I have a data.frame as below. I would like to get a list of cells that dont have even a single number or a-to-z and their frequency. How could I do that? In case of below data I want a table. In the table's first column i will have * and . These second column will show frequency of those values (1 and 2 respectively). "a*" and "21.9" wont appear because they contain at least one number or a-z
我有一个data.frame如下。我想获得一个甚至没有单个数字或a-to-z及其频率的单元格列表。我怎么能这样做?如果是以下数据,我想要一张桌子。在表的第一列中,我将有*和。这些第二列将显示这些值的频率(分别为1和2)。 “a *”和“21.9”不会出现,因为它们至少包含一个数字或a-z
sm <- matrix(c(51,".",22,"*","a*","21.9",".",22,9),ncol=3,byrow=TRUE)
smdf<-as.data.frame(sm)
1 个解决方案
#1
1
Does this provide what you are looking for?
这是否能满足您的需求?
require(plyr)
sm <- matrix(c(51,".",22,"*","a*","21.9",".",22,9),ncol=3,byrow=TRUE)

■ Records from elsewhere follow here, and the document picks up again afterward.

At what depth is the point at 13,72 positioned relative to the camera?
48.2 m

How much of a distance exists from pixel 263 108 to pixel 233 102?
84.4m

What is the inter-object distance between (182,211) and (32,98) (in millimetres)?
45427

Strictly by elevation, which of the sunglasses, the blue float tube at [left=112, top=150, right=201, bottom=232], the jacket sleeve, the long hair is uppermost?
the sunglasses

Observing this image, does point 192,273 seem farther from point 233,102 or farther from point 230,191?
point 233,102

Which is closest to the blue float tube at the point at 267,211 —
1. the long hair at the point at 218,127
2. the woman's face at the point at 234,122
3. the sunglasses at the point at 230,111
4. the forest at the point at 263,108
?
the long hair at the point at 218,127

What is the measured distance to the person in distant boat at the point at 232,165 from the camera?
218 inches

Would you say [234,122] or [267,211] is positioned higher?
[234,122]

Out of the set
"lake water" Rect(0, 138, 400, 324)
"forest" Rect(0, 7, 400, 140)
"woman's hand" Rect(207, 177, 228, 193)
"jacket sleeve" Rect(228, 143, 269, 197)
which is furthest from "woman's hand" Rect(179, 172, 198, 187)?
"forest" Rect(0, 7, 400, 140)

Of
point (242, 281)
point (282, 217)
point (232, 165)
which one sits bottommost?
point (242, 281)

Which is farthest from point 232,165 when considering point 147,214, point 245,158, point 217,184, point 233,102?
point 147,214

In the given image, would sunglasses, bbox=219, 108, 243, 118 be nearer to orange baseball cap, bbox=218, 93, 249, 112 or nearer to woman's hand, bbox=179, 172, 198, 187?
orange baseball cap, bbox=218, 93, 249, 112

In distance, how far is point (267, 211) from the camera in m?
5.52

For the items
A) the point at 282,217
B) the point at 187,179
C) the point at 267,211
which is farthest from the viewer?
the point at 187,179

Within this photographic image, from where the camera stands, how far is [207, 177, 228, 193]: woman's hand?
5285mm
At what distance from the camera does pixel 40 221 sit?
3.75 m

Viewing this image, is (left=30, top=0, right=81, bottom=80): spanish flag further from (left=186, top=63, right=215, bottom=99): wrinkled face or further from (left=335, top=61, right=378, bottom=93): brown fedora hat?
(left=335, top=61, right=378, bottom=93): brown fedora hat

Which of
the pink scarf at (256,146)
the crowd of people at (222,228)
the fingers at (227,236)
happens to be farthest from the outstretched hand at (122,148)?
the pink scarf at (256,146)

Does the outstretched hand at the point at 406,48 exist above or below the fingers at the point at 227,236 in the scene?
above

count(sm[!grepl("[[:alnum:]]", sm)])
x freq
1 * 1
2 . 2
If you want to also exclude the NA and spaces, you can easily just add the appropriate conditions to the filter. As a side note, I am fairly certain a more elegant regex could solve this without the extra parameters but my regex skills are in progress. Will update if I manage to figure out such a thing.
如果您还要排除NA和空格,您可以轻松地向过滤器添加适当的条件。作为旁注,我相当肯定一个更优雅的正则表达式可以解决这个没有额外的参数,但我的正则表达式技能正在进行中。如果我设法找出这样的事情,将会更新。
sm <- matrix(c(51,".",22,"*","a*","21.9",".",22,9, " ", NA, 13),ncol=3,byrow=TRUE)
count(sm[!grepl("[[:alnum:]]", sm) & !is.na(sm) & sm != " "])
x freq
1 * 1
2 . 2
However, if there is a specific list of characters you wish to count you can always make a vector of the characters and count only those. This doesn't require the extra 'space' and 'NA' components.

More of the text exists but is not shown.